_TASK GOAL_
Carry on the forum thread about the shred video and a forum for Black Machine owners from the point where it stops.

A gallery would definitely be cool.


----------



## Maniacal (Jul 16, 2008)

Is the guy with the F8 on here?

I had a go on that guitar, its amazingly nice. 

Nolly, if you give me a list of sections you want, I will make the forum. 

I think its a good idea as there is no community for Black Machine owners.


----------



## Ciprian (Jul 16, 2008)

I voted 11 and signed up to your forum. What's that little fragment you play at the end of the vid?

The book seems very interesting, I'll order it soon.


----------



## Maniacal (Jul 16, 2008)

Well originally my video was just going to be as much shred as possible. 

Then i saw the bit about style etc

So I put on a backing track I made and did some improv.

I should have put more of it on, but I assumed shredding was the most important factor for the competition. 

Thanks for the 11 and the sign up


----------



## Blackrg (Jul 16, 2008)

Wow the video is sick! I gave you an 11

Good luck with it


----------



## -Nolly- (Jul 16, 2008)

Maniacal said:


> Is the guy with the F8 on here?
> 
> I had a go on that guitar, its amazingly nice.
> 
> ...

_THE DATA_
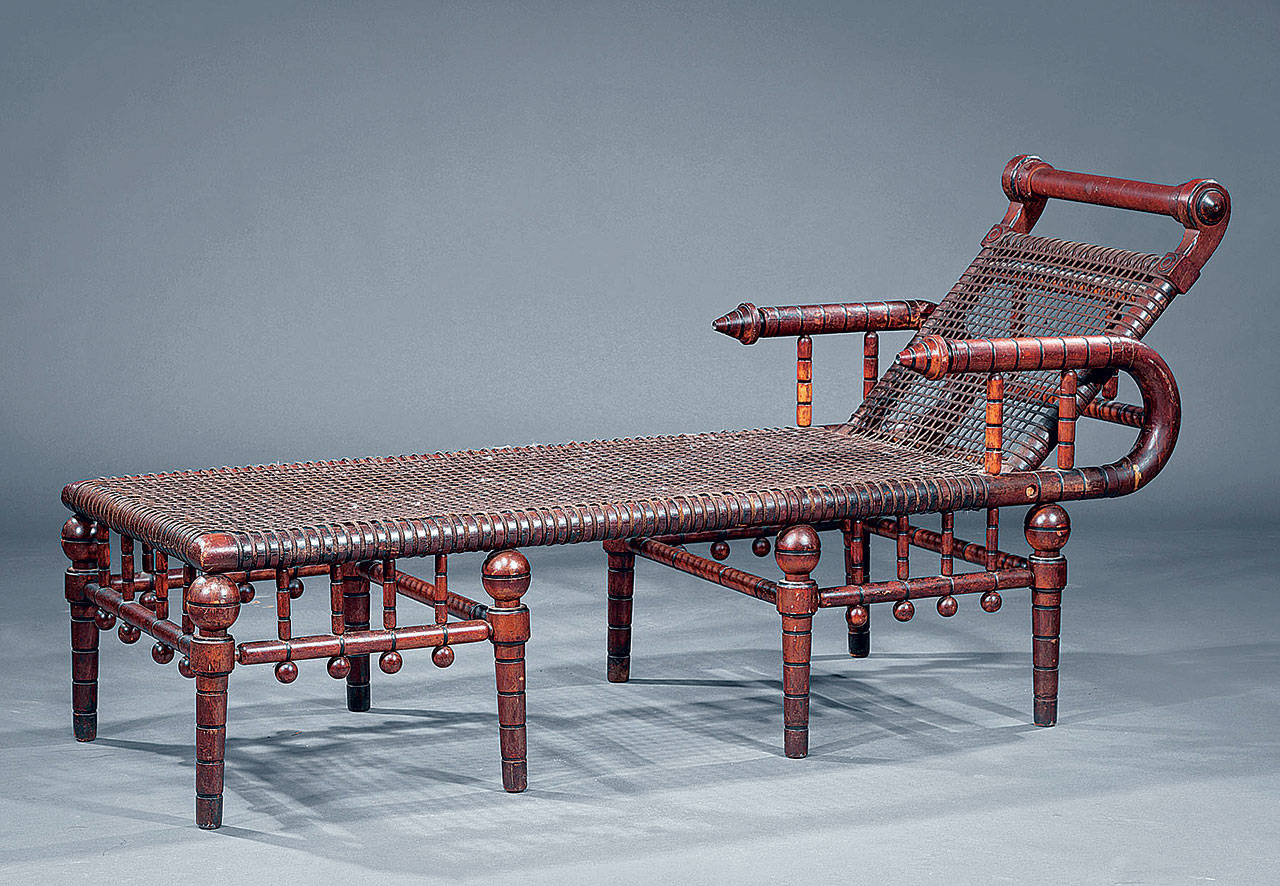 This unusual daybed was invented and patented by George Hunzinger in 1879. It sold for $3,125 because of the historic look, the importance of the maker and the remains of the original fabric-wrapped wire used instead of upholstery. (Cowles Syndicate Inc.)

_RESPONSE TO THIS EXERCISE_
Nah he's not, he is on the rig-talk forums though. Posts as i.ak, and has his guitar as his avatar. I played Doug's personal F8 when i collected mine, and that was awesome, if slightly disorientating. Yours is the original prototype right?

How about just making a blackmachine subforum, and we can make a gallery and whatnot within that. Any good threads can be stickied. I can't imagine it will be the busiest forum around, but it could serve a good purpose.

EDIT: Just bought your book


----------



## Maniacal (Jul 16, 2008)

Thanks for buying my book, I hope you can get something from it. 

Yes my 8 string is the original 884. 

I will make a little Black Machine section in the forum tomorrow. 

Jon


----------



## Ramsay777 (Jul 18, 2008)

Book came yesterday, haven't had a good look through it, just a quick read and there seems to be some great content in here!


----------



## thedownside (Jul 18, 2008)

Lucky Seven said:


> You know what? I think I might buy this.



once my move to my new apartment is done, i'm gonna pick it up as well!


----------



## Anthony (Jul 20, 2008)

Voted 11.

Ordered


----------



## -Nolly- (Jul 21, 2008)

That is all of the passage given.